Researchers at the University of California, Riverside, have identified how inflammation in multiple sclerosis disrupts mitochondrial function in the brain, leading to the loss of key neurons that control balance and coordination. Published in the Proceedings of the National Academy of Sciences, the findings highlight a potential pathway for new treatments to preserve mobility in the 2.3 million people affected by the disease worldwide. The study examined human brain tissue and a mouse model to trace these energy failures over time.
Multiple sclerosis (MS) impacts around 2.3 million individuals globally, with about 80% experiencing inflammation in the cerebellum, the brain region responsible for balance and coordinated movement. This damage often results in tremors, unsteady gait, and muscle control difficulties that worsen progressively as cerebellar tissue deteriorates.
A new investigation from the University of California, Riverside, led by biomedical sciences professor Seema Tiwari-Woodruff, reveals that malfunctioning mitochondria— the cell's energy producers—play a central role in this decline. The research, conducted by graduate student Kelley Atkinson and colleagues, focused on Purkinje cells, specialized neurons in the cerebellum that enable precise actions like walking or reaching. "Inside the cerebellum are special cells called Purkinje neurons," Tiwari-Woodruff explained. "These large, highly active cells help coordinate smooth, precise movements—they're essential for balance and fine motor skills."
Analysis of postmortem cerebellar tissue from patients with secondary progressive MS, sourced from the National Institutes of Health's NeuroBioBank and the Cleveland Clinic, showed these neurons with reduced branches, demyelination (loss of the protective myelin sheath), and depleted levels of the mitochondrial protein COXIV. This energy shortfall appears to drive cell death and exacerbate ataxia, a hallmark of poor coordination.

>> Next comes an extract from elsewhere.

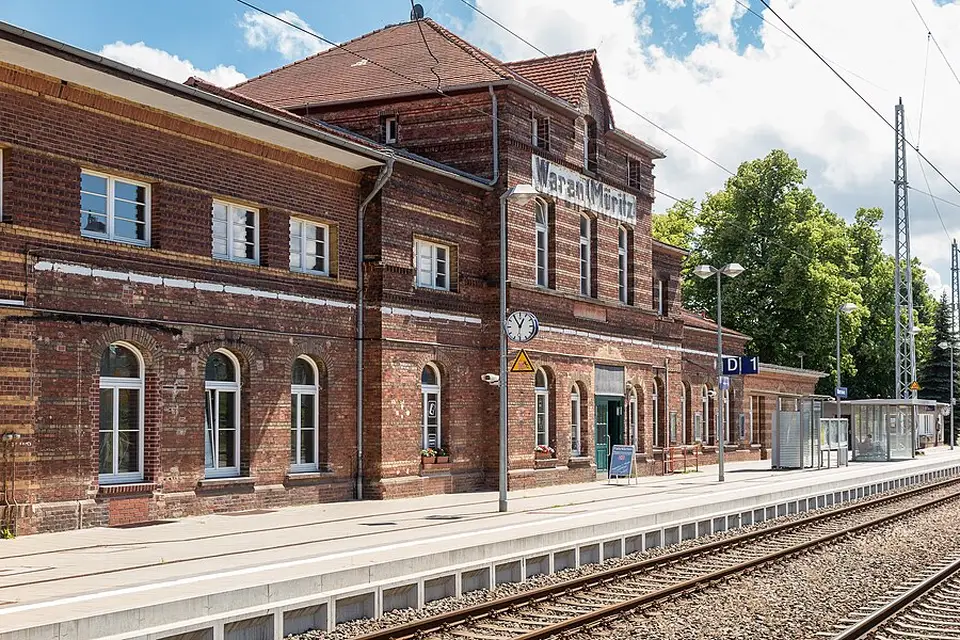 Landschaft und Sehenswürdigkeiten in Mecklenburgischen Seenplatte für Mecklenburgische Seenplatte – Busreise mit leichtem Programm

To track the progression, the team used an experimental autoimmune encephalomyelitis (EAE) mouse model mimicking MS symptoms. Observations indicated early myelin breakdown and mitochondrial impairment, followed by later Purkinje cell loss. "The remaining neurons don't work as well because their mitochondria... start to fail," Tiwari-Woodruff noted. "We also saw that the myelin breaks down early in the disease. These problems—less energy, loss of myelin, and damaged neurons—start early, but the actual death of the brain cells tends to happen later."
Funded by the National Multiple Sclerosis Society, the study suggests targeting mitochondrial health could slow neurological decline. Future work will examine mitochondrial effects on other cerebellar cells, such as oligodendrocytes and astrocytes, potentially leading to therapies that boost energy supply, repair myelin, or modulate immunity early in the disease course. Tiwari-Woodruff emphasized the need for ongoing research investment: "Cutting funding to science only slows progress when we need it most."
The paper, titled "Decreased mitochondrial activity in the demyelinating cerebellum of progressive multiple sclerosis and chronic EAE contributes to Purkinje cell loss," was published in 2025.